Bob Burns, who started the discussion over a flag for Devon, cited the visibility of the Cornish Flag as one of his reasons "Devonians are only too aware of the ubiquitous Cornish Flag, which can often be seen in the form of car bumper stickers, on vehicles entering Devon from Cornwall."

Dr Mark Stoyle, a Devon historian, noted that "People are quite aware in Devon that the Cornish make political capital by claiming to be different". He also suggested that the new-found sense of Devonian identity was a backlash against incoming "city-dwellers settling in the South West".
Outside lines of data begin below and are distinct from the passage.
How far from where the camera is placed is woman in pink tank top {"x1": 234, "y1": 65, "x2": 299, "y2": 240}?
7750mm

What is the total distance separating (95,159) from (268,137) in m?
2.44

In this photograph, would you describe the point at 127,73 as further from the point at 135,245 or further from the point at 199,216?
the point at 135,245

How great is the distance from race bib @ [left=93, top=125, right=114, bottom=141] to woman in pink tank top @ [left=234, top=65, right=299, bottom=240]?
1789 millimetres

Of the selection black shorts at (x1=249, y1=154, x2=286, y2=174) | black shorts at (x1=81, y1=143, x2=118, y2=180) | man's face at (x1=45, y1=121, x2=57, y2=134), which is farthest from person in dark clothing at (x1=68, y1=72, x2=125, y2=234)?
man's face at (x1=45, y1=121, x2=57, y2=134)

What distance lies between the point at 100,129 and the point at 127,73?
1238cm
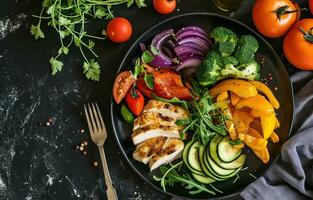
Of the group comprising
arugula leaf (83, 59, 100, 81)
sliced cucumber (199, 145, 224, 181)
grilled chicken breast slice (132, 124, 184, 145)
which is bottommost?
sliced cucumber (199, 145, 224, 181)

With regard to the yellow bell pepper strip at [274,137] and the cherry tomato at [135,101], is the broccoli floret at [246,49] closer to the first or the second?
the yellow bell pepper strip at [274,137]

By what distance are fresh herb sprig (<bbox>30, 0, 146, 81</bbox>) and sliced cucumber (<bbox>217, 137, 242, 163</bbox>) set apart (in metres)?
0.69

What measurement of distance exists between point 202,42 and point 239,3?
275 millimetres

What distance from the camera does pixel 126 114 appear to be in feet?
8.45

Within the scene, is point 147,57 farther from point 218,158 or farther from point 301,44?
point 301,44

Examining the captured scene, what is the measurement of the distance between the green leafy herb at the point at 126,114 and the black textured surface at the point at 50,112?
13 centimetres

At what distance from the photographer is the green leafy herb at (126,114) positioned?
2578 millimetres

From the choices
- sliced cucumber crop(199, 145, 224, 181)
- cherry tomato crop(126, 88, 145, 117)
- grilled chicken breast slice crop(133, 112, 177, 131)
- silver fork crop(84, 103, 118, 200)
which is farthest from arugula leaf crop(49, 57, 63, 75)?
Answer: sliced cucumber crop(199, 145, 224, 181)

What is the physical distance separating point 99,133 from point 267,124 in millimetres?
801

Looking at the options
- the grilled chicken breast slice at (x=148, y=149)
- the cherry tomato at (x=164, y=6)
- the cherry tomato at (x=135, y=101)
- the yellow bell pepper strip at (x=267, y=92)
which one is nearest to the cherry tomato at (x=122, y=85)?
the cherry tomato at (x=135, y=101)

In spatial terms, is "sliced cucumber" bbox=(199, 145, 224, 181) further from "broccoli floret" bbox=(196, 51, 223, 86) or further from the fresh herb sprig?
the fresh herb sprig

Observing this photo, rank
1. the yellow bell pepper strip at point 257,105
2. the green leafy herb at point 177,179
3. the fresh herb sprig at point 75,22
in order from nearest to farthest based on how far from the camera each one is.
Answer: the yellow bell pepper strip at point 257,105
the green leafy herb at point 177,179
the fresh herb sprig at point 75,22

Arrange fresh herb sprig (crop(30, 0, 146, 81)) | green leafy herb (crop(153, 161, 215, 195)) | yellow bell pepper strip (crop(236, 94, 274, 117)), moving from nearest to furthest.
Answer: yellow bell pepper strip (crop(236, 94, 274, 117)) → green leafy herb (crop(153, 161, 215, 195)) → fresh herb sprig (crop(30, 0, 146, 81))

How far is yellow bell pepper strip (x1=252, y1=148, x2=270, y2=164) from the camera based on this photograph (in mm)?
2482
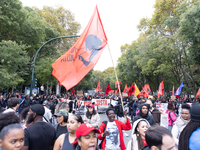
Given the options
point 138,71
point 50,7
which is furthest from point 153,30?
point 50,7

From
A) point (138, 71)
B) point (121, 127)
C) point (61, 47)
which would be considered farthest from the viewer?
point (138, 71)

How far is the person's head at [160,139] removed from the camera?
1.87 meters

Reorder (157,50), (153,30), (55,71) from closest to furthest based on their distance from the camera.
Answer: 1. (55,71)
2. (157,50)
3. (153,30)

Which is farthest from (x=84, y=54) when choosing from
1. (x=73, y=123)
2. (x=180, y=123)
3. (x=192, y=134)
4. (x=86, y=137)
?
(x=192, y=134)

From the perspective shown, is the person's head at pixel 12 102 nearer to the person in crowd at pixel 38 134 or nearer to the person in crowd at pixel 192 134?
the person in crowd at pixel 38 134

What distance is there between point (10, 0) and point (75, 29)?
20.2 metres

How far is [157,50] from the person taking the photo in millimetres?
26125

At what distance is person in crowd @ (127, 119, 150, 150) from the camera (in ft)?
10.1

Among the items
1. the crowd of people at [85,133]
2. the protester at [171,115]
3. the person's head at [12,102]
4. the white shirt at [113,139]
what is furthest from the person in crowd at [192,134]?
the person's head at [12,102]

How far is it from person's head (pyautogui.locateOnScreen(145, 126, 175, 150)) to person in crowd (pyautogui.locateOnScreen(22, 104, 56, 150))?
1.85 m

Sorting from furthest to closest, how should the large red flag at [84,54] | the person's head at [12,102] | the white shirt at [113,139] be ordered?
the large red flag at [84,54]
the person's head at [12,102]
the white shirt at [113,139]

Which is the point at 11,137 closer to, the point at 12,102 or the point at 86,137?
the point at 86,137

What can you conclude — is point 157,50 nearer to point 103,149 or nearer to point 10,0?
point 10,0

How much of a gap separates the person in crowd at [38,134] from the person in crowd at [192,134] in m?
2.12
The decision to dedicate the flag to St Petroc was not without controversy as the saint is equally popular in neighbouring Cornwall. In defending the decision, Devon's strong claim to the saint was highlighted – Devon's 27 church dedications to Saint Petroc outnumber the 6 dedications in Cornwall, and a great many Devon villages are named after the Saint, such as Petrockstowe and Newton St Petroc. Cornwall had already selected Saint Piran as their patron saint many years previously.

==Derived flags==

The Devon Ensign adds a Union Flag into the Canton of the Devon Flag. This flag is described as for use at regatta, high days and holidays, weddings, and burials at sea.
Flag of Newton Abbot, adopted in 2009, featuring the town's St Leonard's Tower in the centre of a modified Devon flag.